= Nicolas de La Grotte =

French composer and keyboard player

Nicolas de La Grotte (also La Crotte) (1530 – c. 1600) was a French composer and keyboard player of the Renaissance. He was well known as a performer on the organ and on the spinet, as well as a composer of chansons. In addition, he was one of very few French composers of the 16th century with a surviving composition written specifically for the keyboard.

==Life==
Nothing is known about his early life; the first record of La Grotte's life is from 1557, when he was employed as a keyboard player (organ and spinet) to the King of Navarre, Antoine de Bourbon, at Pau in southwestern France. In 1562 he was given a position with the Duke of Anjou, along with Guillaume Costeley, and when the Duke of Anjou became King Henry III of France in 1574, La Grotte acquired the prestigious post of 'vallet de chambre et organiste ordinaire'.

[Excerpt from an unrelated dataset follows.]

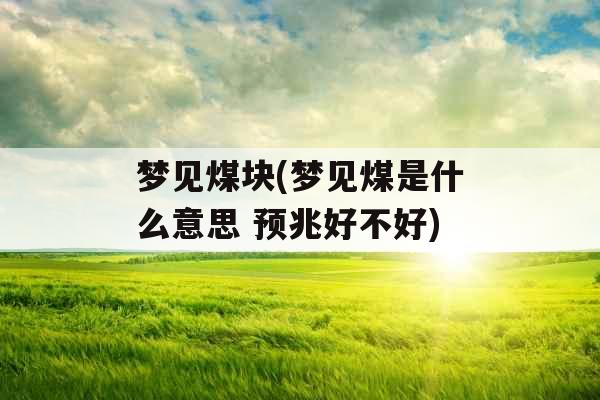梦见煤块(梦见煤是什么意思 预兆好不好) 梦见煤块(梦见煤是什么意思 预兆好不好)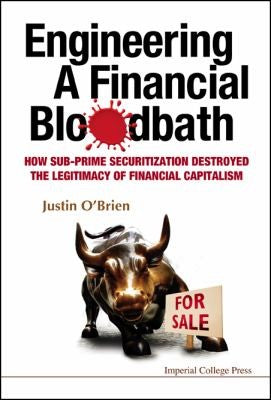 Engineering a Financial Bloodbath: How Sub-prime Securitization Destroyed the Legitimacy of Financial Capitalism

His reputation as an organist seems to have been high; several writers in the early 1580s, such as La Croix du Maine and Jean Dorat, praised his playing. Between 1586 and 1589 he attempted to purchase land outside of Paris (whether he was successful is not known) and he went to Tours during the 1590 siege of Paris, where he stayed with the as-yet-uncrowned Henry IV of France (Henri de Navarre). The rest of his career and circumstances of his death have not yet been investigated by biographers.

==Music==
La Grotte was known for his chansons, about 100 of which have survived, and also for his keyboard playing, especially on the organ. While he is known to have written music for the organ, only one composition has survived: a four-part fantasia on the madrigal Ancor che col partire by Cipriano de Rore. This is one of only a handful of French pieces of the 16th century that was written specifically for keyboard. The overwhelming majority of keyboard compositions from 16th-century France are transcriptions of music for voices—especially chansons.

La Grotte's chansons were transitional in style between the mid-century French chanson and the air de cour, which was to be the predominant type of secular vocal music in France around 1600. Many of his chansons feature a prominent melody in the superius part (the highest voice) with a relatively simple chordal accompaniment in the other voices, making them easily transcribable for lute. Indeed, this is exactly what happened to many of them, and in this respect La Grotte's chansons are like the later air de cour, which featured a voice accompanied by a lute. In addition, he combined duple and triple rhythms in irregular patterns, following the declamation of the text, in the manner of the composers writing musique mesurée à l'antique, such as Claude Le Jeune.

The first book of La Grotte's chansons (1569, for four voices) is based on the poetry of Pierre de Ronsard. His later chansons set a variety of poets, and some of the poems are religious, in contrast to the exceedingly secular content of the French chanson of the early and middle 16th century. Unusually for the time, La Grotte seems to have written no music in the specifically sacred forms, including the mass and the motet.

Many of La Grotte's chansons were published again later in arrangements for voice and lute, as airs de cour, under the name of Adrian Le Roy, the famous French music printer.